Alva. Liberty! A fair word when rightly understood. What liberty would they have? What is the freedom of the most free? To do right! And in that the monarch will not hinder them. No! No! They imagine themselves enslaved, when they have not the power to injure themselves and others. Would it not be better to abdicate at once, rather than rule such a people? When the country is threatened by foreign invaders, the burghers, occupied only with their immediate interests, bestow no thought upon the advancing foe, and when the king requires their aid, they quarrel among themselves, and thus, as it were, conspire with the enemy. Far better is it to circumscribe their power, to control and guide them for their good, as children are controlled and guided. Trust me, a people grows neither old nor wise, a people remains always in its infancy.
Egmont. How rarely does a king attain wisdom! And is it not fit that the many should confide their interests to the many rather than to the one? And not even to the one, but to the few servants of the one, men who have grown old under the eyes of their master. To grow wise, it seems, is the exclusive privilege of these favoured individuals.
Alva. Perhaps for the very reason that they are not left to themselves.
Egmont. And therefore they would fain leave no one else to his own guidance. Let them do what they like, however; I have replied to your questions, and I repeat, the measures you propose will never succeed! They cannot succeed! I know my countrymen. They are men worthy to tread God's earth; each complete in himself, a little king, steadfast, active, capable, loyal, attached to ancient customs. It may be difficult to win their confidence, but it is easy to retain it. Firm and unbending! They may be crushed, but not subdued.
Alva (who during this speech has looked round several times). Would you venture to repeat what you have uttered, in the king's presence?
Egmont. It were the worse, if in his presence I were restrained by fear! The better for him and for his people, if he inspired me with confidence, if he encouraged me to give yet freer utterance to my thoughts.

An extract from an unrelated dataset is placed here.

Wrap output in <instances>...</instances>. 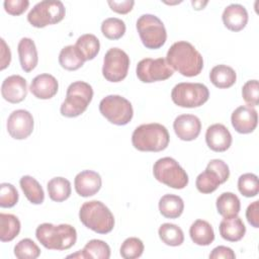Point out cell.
<instances>
[{"label":"cell","mask_w":259,"mask_h":259,"mask_svg":"<svg viewBox=\"0 0 259 259\" xmlns=\"http://www.w3.org/2000/svg\"><path fill=\"white\" fill-rule=\"evenodd\" d=\"M100 113L115 125L127 124L133 116L134 109L132 103L120 95H107L99 103Z\"/></svg>","instance_id":"obj_9"},{"label":"cell","mask_w":259,"mask_h":259,"mask_svg":"<svg viewBox=\"0 0 259 259\" xmlns=\"http://www.w3.org/2000/svg\"><path fill=\"white\" fill-rule=\"evenodd\" d=\"M1 40V59H0V70L6 69L11 62V52L9 47L6 45L3 38Z\"/></svg>","instance_id":"obj_46"},{"label":"cell","mask_w":259,"mask_h":259,"mask_svg":"<svg viewBox=\"0 0 259 259\" xmlns=\"http://www.w3.org/2000/svg\"><path fill=\"white\" fill-rule=\"evenodd\" d=\"M17 189L10 183L0 184V206L1 207H12L18 201Z\"/></svg>","instance_id":"obj_39"},{"label":"cell","mask_w":259,"mask_h":259,"mask_svg":"<svg viewBox=\"0 0 259 259\" xmlns=\"http://www.w3.org/2000/svg\"><path fill=\"white\" fill-rule=\"evenodd\" d=\"M144 249V243L141 239L130 237L122 242L119 253L124 259H137L143 255Z\"/></svg>","instance_id":"obj_36"},{"label":"cell","mask_w":259,"mask_h":259,"mask_svg":"<svg viewBox=\"0 0 259 259\" xmlns=\"http://www.w3.org/2000/svg\"><path fill=\"white\" fill-rule=\"evenodd\" d=\"M93 98V89L90 84L84 81L71 83L66 92V98L61 104L60 111L63 116L77 117L88 107Z\"/></svg>","instance_id":"obj_5"},{"label":"cell","mask_w":259,"mask_h":259,"mask_svg":"<svg viewBox=\"0 0 259 259\" xmlns=\"http://www.w3.org/2000/svg\"><path fill=\"white\" fill-rule=\"evenodd\" d=\"M218 212L224 219H231L240 212L241 201L239 197L233 192H224L217 198Z\"/></svg>","instance_id":"obj_26"},{"label":"cell","mask_w":259,"mask_h":259,"mask_svg":"<svg viewBox=\"0 0 259 259\" xmlns=\"http://www.w3.org/2000/svg\"><path fill=\"white\" fill-rule=\"evenodd\" d=\"M173 73V69L164 58L143 59L138 63L136 68L137 77L143 83L164 81L170 78Z\"/></svg>","instance_id":"obj_12"},{"label":"cell","mask_w":259,"mask_h":259,"mask_svg":"<svg viewBox=\"0 0 259 259\" xmlns=\"http://www.w3.org/2000/svg\"><path fill=\"white\" fill-rule=\"evenodd\" d=\"M166 61L170 67L185 77L199 75L203 68V58L188 41L174 42L167 52Z\"/></svg>","instance_id":"obj_1"},{"label":"cell","mask_w":259,"mask_h":259,"mask_svg":"<svg viewBox=\"0 0 259 259\" xmlns=\"http://www.w3.org/2000/svg\"><path fill=\"white\" fill-rule=\"evenodd\" d=\"M210 82L220 89H226L232 87L237 80V74L235 70L227 65L221 64L214 66L209 73Z\"/></svg>","instance_id":"obj_25"},{"label":"cell","mask_w":259,"mask_h":259,"mask_svg":"<svg viewBox=\"0 0 259 259\" xmlns=\"http://www.w3.org/2000/svg\"><path fill=\"white\" fill-rule=\"evenodd\" d=\"M246 219L255 229L259 228V201L255 200L250 203L246 209Z\"/></svg>","instance_id":"obj_44"},{"label":"cell","mask_w":259,"mask_h":259,"mask_svg":"<svg viewBox=\"0 0 259 259\" xmlns=\"http://www.w3.org/2000/svg\"><path fill=\"white\" fill-rule=\"evenodd\" d=\"M192 6L194 7L195 10H200V9H203V7L207 4V1L205 2H202V1H192Z\"/></svg>","instance_id":"obj_47"},{"label":"cell","mask_w":259,"mask_h":259,"mask_svg":"<svg viewBox=\"0 0 259 259\" xmlns=\"http://www.w3.org/2000/svg\"><path fill=\"white\" fill-rule=\"evenodd\" d=\"M5 11L13 16L22 14L29 6L28 0H5L4 3Z\"/></svg>","instance_id":"obj_41"},{"label":"cell","mask_w":259,"mask_h":259,"mask_svg":"<svg viewBox=\"0 0 259 259\" xmlns=\"http://www.w3.org/2000/svg\"><path fill=\"white\" fill-rule=\"evenodd\" d=\"M206 167L211 168L212 170H214L219 174V176H220V178L222 180V183H225L229 179V177H230L229 166L227 165V163H225L221 159H212V160H210Z\"/></svg>","instance_id":"obj_42"},{"label":"cell","mask_w":259,"mask_h":259,"mask_svg":"<svg viewBox=\"0 0 259 259\" xmlns=\"http://www.w3.org/2000/svg\"><path fill=\"white\" fill-rule=\"evenodd\" d=\"M2 97L10 103H19L27 95V82L20 75H11L1 85Z\"/></svg>","instance_id":"obj_15"},{"label":"cell","mask_w":259,"mask_h":259,"mask_svg":"<svg viewBox=\"0 0 259 259\" xmlns=\"http://www.w3.org/2000/svg\"><path fill=\"white\" fill-rule=\"evenodd\" d=\"M143 45L150 50L163 47L167 39V31L162 20L154 14L141 15L136 23Z\"/></svg>","instance_id":"obj_6"},{"label":"cell","mask_w":259,"mask_h":259,"mask_svg":"<svg viewBox=\"0 0 259 259\" xmlns=\"http://www.w3.org/2000/svg\"><path fill=\"white\" fill-rule=\"evenodd\" d=\"M231 122L235 131L239 134L253 133L258 123L257 110L249 105H241L233 111Z\"/></svg>","instance_id":"obj_14"},{"label":"cell","mask_w":259,"mask_h":259,"mask_svg":"<svg viewBox=\"0 0 259 259\" xmlns=\"http://www.w3.org/2000/svg\"><path fill=\"white\" fill-rule=\"evenodd\" d=\"M189 236L192 242L198 246H208L214 240V232L211 225L204 220H196L189 228Z\"/></svg>","instance_id":"obj_24"},{"label":"cell","mask_w":259,"mask_h":259,"mask_svg":"<svg viewBox=\"0 0 259 259\" xmlns=\"http://www.w3.org/2000/svg\"><path fill=\"white\" fill-rule=\"evenodd\" d=\"M86 61L73 45L64 47L59 54V63L62 68L68 71H76L80 69Z\"/></svg>","instance_id":"obj_29"},{"label":"cell","mask_w":259,"mask_h":259,"mask_svg":"<svg viewBox=\"0 0 259 259\" xmlns=\"http://www.w3.org/2000/svg\"><path fill=\"white\" fill-rule=\"evenodd\" d=\"M160 213L167 219H177L184 210L183 199L175 194H165L159 200Z\"/></svg>","instance_id":"obj_27"},{"label":"cell","mask_w":259,"mask_h":259,"mask_svg":"<svg viewBox=\"0 0 259 259\" xmlns=\"http://www.w3.org/2000/svg\"><path fill=\"white\" fill-rule=\"evenodd\" d=\"M68 258H97V259H108L110 257V247L107 243L102 240L92 239L90 240L82 250L68 255Z\"/></svg>","instance_id":"obj_23"},{"label":"cell","mask_w":259,"mask_h":259,"mask_svg":"<svg viewBox=\"0 0 259 259\" xmlns=\"http://www.w3.org/2000/svg\"><path fill=\"white\" fill-rule=\"evenodd\" d=\"M20 222L18 218L11 213H0V240L10 242L15 239L20 232Z\"/></svg>","instance_id":"obj_30"},{"label":"cell","mask_w":259,"mask_h":259,"mask_svg":"<svg viewBox=\"0 0 259 259\" xmlns=\"http://www.w3.org/2000/svg\"><path fill=\"white\" fill-rule=\"evenodd\" d=\"M153 175L157 181L174 189H183L189 181L186 171L171 157L158 159L153 166Z\"/></svg>","instance_id":"obj_7"},{"label":"cell","mask_w":259,"mask_h":259,"mask_svg":"<svg viewBox=\"0 0 259 259\" xmlns=\"http://www.w3.org/2000/svg\"><path fill=\"white\" fill-rule=\"evenodd\" d=\"M238 189L245 197H254L259 192L257 175L253 173L242 174L238 179Z\"/></svg>","instance_id":"obj_37"},{"label":"cell","mask_w":259,"mask_h":259,"mask_svg":"<svg viewBox=\"0 0 259 259\" xmlns=\"http://www.w3.org/2000/svg\"><path fill=\"white\" fill-rule=\"evenodd\" d=\"M19 184L25 197L32 204H41L45 200V192L38 181L29 175L20 178Z\"/></svg>","instance_id":"obj_28"},{"label":"cell","mask_w":259,"mask_h":259,"mask_svg":"<svg viewBox=\"0 0 259 259\" xmlns=\"http://www.w3.org/2000/svg\"><path fill=\"white\" fill-rule=\"evenodd\" d=\"M221 237L229 242H238L246 234V227L242 219L238 215L231 219H224L219 226Z\"/></svg>","instance_id":"obj_22"},{"label":"cell","mask_w":259,"mask_h":259,"mask_svg":"<svg viewBox=\"0 0 259 259\" xmlns=\"http://www.w3.org/2000/svg\"><path fill=\"white\" fill-rule=\"evenodd\" d=\"M173 128L180 140L190 142L199 136L201 122L194 114H181L174 119Z\"/></svg>","instance_id":"obj_16"},{"label":"cell","mask_w":259,"mask_h":259,"mask_svg":"<svg viewBox=\"0 0 259 259\" xmlns=\"http://www.w3.org/2000/svg\"><path fill=\"white\" fill-rule=\"evenodd\" d=\"M170 141L168 130L161 123L152 122L141 124L132 135V144L141 152H161Z\"/></svg>","instance_id":"obj_3"},{"label":"cell","mask_w":259,"mask_h":259,"mask_svg":"<svg viewBox=\"0 0 259 259\" xmlns=\"http://www.w3.org/2000/svg\"><path fill=\"white\" fill-rule=\"evenodd\" d=\"M223 184L219 174L209 167H206L195 180V186L200 193L208 194L215 191L219 186Z\"/></svg>","instance_id":"obj_33"},{"label":"cell","mask_w":259,"mask_h":259,"mask_svg":"<svg viewBox=\"0 0 259 259\" xmlns=\"http://www.w3.org/2000/svg\"><path fill=\"white\" fill-rule=\"evenodd\" d=\"M59 89L57 79L51 74H39L35 76L29 86L31 94L38 99H51L54 97Z\"/></svg>","instance_id":"obj_19"},{"label":"cell","mask_w":259,"mask_h":259,"mask_svg":"<svg viewBox=\"0 0 259 259\" xmlns=\"http://www.w3.org/2000/svg\"><path fill=\"white\" fill-rule=\"evenodd\" d=\"M242 97L244 101L251 107L257 106L259 104L258 80H249L243 85Z\"/></svg>","instance_id":"obj_40"},{"label":"cell","mask_w":259,"mask_h":259,"mask_svg":"<svg viewBox=\"0 0 259 259\" xmlns=\"http://www.w3.org/2000/svg\"><path fill=\"white\" fill-rule=\"evenodd\" d=\"M232 135L230 131L222 123L209 125L205 133V142L207 147L213 152H225L232 145Z\"/></svg>","instance_id":"obj_17"},{"label":"cell","mask_w":259,"mask_h":259,"mask_svg":"<svg viewBox=\"0 0 259 259\" xmlns=\"http://www.w3.org/2000/svg\"><path fill=\"white\" fill-rule=\"evenodd\" d=\"M110 9L118 14H126L132 11L135 1L133 0H122V1H107Z\"/></svg>","instance_id":"obj_43"},{"label":"cell","mask_w":259,"mask_h":259,"mask_svg":"<svg viewBox=\"0 0 259 259\" xmlns=\"http://www.w3.org/2000/svg\"><path fill=\"white\" fill-rule=\"evenodd\" d=\"M101 185V176L92 170H83L74 179L75 190L82 197H89L96 194L100 190Z\"/></svg>","instance_id":"obj_18"},{"label":"cell","mask_w":259,"mask_h":259,"mask_svg":"<svg viewBox=\"0 0 259 259\" xmlns=\"http://www.w3.org/2000/svg\"><path fill=\"white\" fill-rule=\"evenodd\" d=\"M79 220L86 228L97 234H108L114 227L112 212L99 200L84 202L79 210Z\"/></svg>","instance_id":"obj_4"},{"label":"cell","mask_w":259,"mask_h":259,"mask_svg":"<svg viewBox=\"0 0 259 259\" xmlns=\"http://www.w3.org/2000/svg\"><path fill=\"white\" fill-rule=\"evenodd\" d=\"M101 32L108 39H119L125 33V23L116 17L106 18L101 23Z\"/></svg>","instance_id":"obj_35"},{"label":"cell","mask_w":259,"mask_h":259,"mask_svg":"<svg viewBox=\"0 0 259 259\" xmlns=\"http://www.w3.org/2000/svg\"><path fill=\"white\" fill-rule=\"evenodd\" d=\"M14 255L18 259H35L40 255V249L31 239L25 238L14 246Z\"/></svg>","instance_id":"obj_38"},{"label":"cell","mask_w":259,"mask_h":259,"mask_svg":"<svg viewBox=\"0 0 259 259\" xmlns=\"http://www.w3.org/2000/svg\"><path fill=\"white\" fill-rule=\"evenodd\" d=\"M75 47L80 52L85 61H91L98 55L100 50V42L96 35L92 33H85L78 37Z\"/></svg>","instance_id":"obj_32"},{"label":"cell","mask_w":259,"mask_h":259,"mask_svg":"<svg viewBox=\"0 0 259 259\" xmlns=\"http://www.w3.org/2000/svg\"><path fill=\"white\" fill-rule=\"evenodd\" d=\"M49 196L53 201L62 202L71 195V183L64 177H54L47 184Z\"/></svg>","instance_id":"obj_31"},{"label":"cell","mask_w":259,"mask_h":259,"mask_svg":"<svg viewBox=\"0 0 259 259\" xmlns=\"http://www.w3.org/2000/svg\"><path fill=\"white\" fill-rule=\"evenodd\" d=\"M37 241L49 250L63 251L73 247L77 241V231L69 224H40L35 230Z\"/></svg>","instance_id":"obj_2"},{"label":"cell","mask_w":259,"mask_h":259,"mask_svg":"<svg viewBox=\"0 0 259 259\" xmlns=\"http://www.w3.org/2000/svg\"><path fill=\"white\" fill-rule=\"evenodd\" d=\"M209 97L208 88L201 83L181 82L171 91L172 101L184 108H194L203 105Z\"/></svg>","instance_id":"obj_8"},{"label":"cell","mask_w":259,"mask_h":259,"mask_svg":"<svg viewBox=\"0 0 259 259\" xmlns=\"http://www.w3.org/2000/svg\"><path fill=\"white\" fill-rule=\"evenodd\" d=\"M248 12L241 4H230L223 12L222 19L224 25L232 31H240L248 23Z\"/></svg>","instance_id":"obj_20"},{"label":"cell","mask_w":259,"mask_h":259,"mask_svg":"<svg viewBox=\"0 0 259 259\" xmlns=\"http://www.w3.org/2000/svg\"><path fill=\"white\" fill-rule=\"evenodd\" d=\"M161 241L171 247H177L184 242V234L180 227L175 224H162L158 230Z\"/></svg>","instance_id":"obj_34"},{"label":"cell","mask_w":259,"mask_h":259,"mask_svg":"<svg viewBox=\"0 0 259 259\" xmlns=\"http://www.w3.org/2000/svg\"><path fill=\"white\" fill-rule=\"evenodd\" d=\"M210 259H235L236 254L235 252L227 246H218L213 248L209 254Z\"/></svg>","instance_id":"obj_45"},{"label":"cell","mask_w":259,"mask_h":259,"mask_svg":"<svg viewBox=\"0 0 259 259\" xmlns=\"http://www.w3.org/2000/svg\"><path fill=\"white\" fill-rule=\"evenodd\" d=\"M18 57L21 69L28 73L37 65L38 56L34 41L29 37H22L17 46Z\"/></svg>","instance_id":"obj_21"},{"label":"cell","mask_w":259,"mask_h":259,"mask_svg":"<svg viewBox=\"0 0 259 259\" xmlns=\"http://www.w3.org/2000/svg\"><path fill=\"white\" fill-rule=\"evenodd\" d=\"M130 63V57L124 51L119 48H111L103 58L102 75L109 82H120L127 75Z\"/></svg>","instance_id":"obj_11"},{"label":"cell","mask_w":259,"mask_h":259,"mask_svg":"<svg viewBox=\"0 0 259 259\" xmlns=\"http://www.w3.org/2000/svg\"><path fill=\"white\" fill-rule=\"evenodd\" d=\"M66 9L61 1H40L36 3L27 14L28 22L36 27L42 28L48 25L56 24L65 17Z\"/></svg>","instance_id":"obj_10"},{"label":"cell","mask_w":259,"mask_h":259,"mask_svg":"<svg viewBox=\"0 0 259 259\" xmlns=\"http://www.w3.org/2000/svg\"><path fill=\"white\" fill-rule=\"evenodd\" d=\"M32 114L25 109H16L10 113L7 119V132L15 140L28 138L33 131Z\"/></svg>","instance_id":"obj_13"}]
</instances>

Alva. What is profitable, I can listen to as well as he.
Egmont. I would say to him—'Tis easy for the shepherd to drive before him a flock of sheep; the ox draws the plough without opposition; but if you would ride the noble steed, you must study his thoughts, you must require nothing unreasonable, nor unreasonably, from him. The burgher desires to retain his ancient constitution; to be governed by his own countrymen; and why? Because he knows in that case how he shall be ruled, because he can rely upon their disinterestedness, upon their sympathy with his fate.
Alva. And ought not the Regent to be empowered to alter these ancient usages? Should not this constitute his fairest privilege? What is permanent in this world? And shall the constitution of a state alone remain unchanged? Must not every relation alter in the course of time, and on that very account, an ancient constitution become the source of a thousand evils, because not adapted to the present condition of the people? These ancient rights afford, doubtless, convenient loopholes, through which the crafty and the powerful may creep, and wherein they may lie concealed, to the injury of the people and of the entire community; and it is on this account, I fear, that they are held in such high esteem.
Egmont. And these arbitrary changes, these unlimited encroachments of the supreme power, are they not indications that one will permit himself to do what is forbidden to thousands? The monarch would alone be free, that he may have it in his power to gratify his every wish, to realize his every thought. And though we should confide in him as a good and virtuous sovereign, will he be answerable to us for his successor? That none who come after him shall rule without consideration, without forbearance! And who would deliver us from absolute caprice, should he send hither his servants, his minions, who, without knowledge of the country and its requirements, should govern according to their own good pleasure, meet with no opposition, and know themselves exempt from all responsibility?